Gish believes technology will enable reps to see information about HCP participation in conferences, HCP reading of emails, about patient traffic and volume, affiliations with hospitals and health systems, which, in turn will provide talking points and help build relations.
He maintains that it is less about digital taking over everything and more about the industry harnessing the power of digital to provide a truly personal service.
“A lot of digital people say sales jobs are going to go away and digital is going to take over,” he says. “But I have never thought about it as an either/or. It’s not them coming from the left and the rep coming from the right, it’s really a circle of all these things around the customer. The trick is to get all the key elements – the digital ad, the call centre, the phone rep, the customer service rep, the company website and the reps themselves – to work together to improve patient outcomes.”
Grandits goes one step further and predicts that the sales rep will not even be called a sales rep in the future but will be known rather as a healthcare development manager. The same way the focus of its role will move towards improving patient outcomes, the same way will his skill requirements evolve.
“They won’t just be selling,” he says. “The sales reps of the future will need to be trained to deliver personalised customer service which means that they will need to be trained on a number of adjacent disciplines as well. For instance, they will need to know about data analytics and how to understand patterns in data. They will need to be apt to think more strategically and to know how to ask the right questions. And they will also need to be equipped with market access knowledge and a deep understanding of the true value of the economic equation, as well as an understanding of the budget impact model.”
Grandits further outlines “At Daiichi Sankyo, we genuinely believe in a different pharmaceutical operating model. That’s why we have recently launched a sophisticated training program tailored to the specific needs of the sales rep of tomorrow. Building up leadership capabilities and empowerment are at its core.”
Matt Portch, Vice President of Managed Markets at Sunovion Pharmaceuticals, says the industry will need to start hiring people with learning agility, who are able to do different things with different customers.

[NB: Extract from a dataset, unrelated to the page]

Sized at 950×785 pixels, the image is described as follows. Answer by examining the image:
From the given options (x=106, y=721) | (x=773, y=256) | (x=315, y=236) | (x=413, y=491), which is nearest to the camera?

“Currently, we don’t have much of a dialogue, it’s more of a monologue – us telling them about our products. I believe the future will be about creating a selling dialogue with our customers to understand their individual needs and then to deliver the parts of the proposition that are most impactful on the physician.”
He also says that from a data perspective there is an opportunity to better deploy sales reps.
“Right now, we deploy the same everywhere, but I think we need to micro-deploy based on the very specific needs of each individual market place,” he explains. “So, there may be some markets where we need more reps and others that need fewer based on each individual economy and where they are in the continuum of evolution.”
There is no roadmap showing the way but there is broad agreement that things do need to change in the pharmaceutical world and a consensus that the industry has been slow to react.
There is some disagreement and debate about what form the transformation will take but what seems definite is that the sales rep of the future will be a radically different creature to the sales rep of today. He or she will almost certainly possess a higher level of collaborative selling skills, more clinical acumen and a greater knowledge of multi-channel data. The focus will be not just on safety and efficacy but on patient and economic outcomes.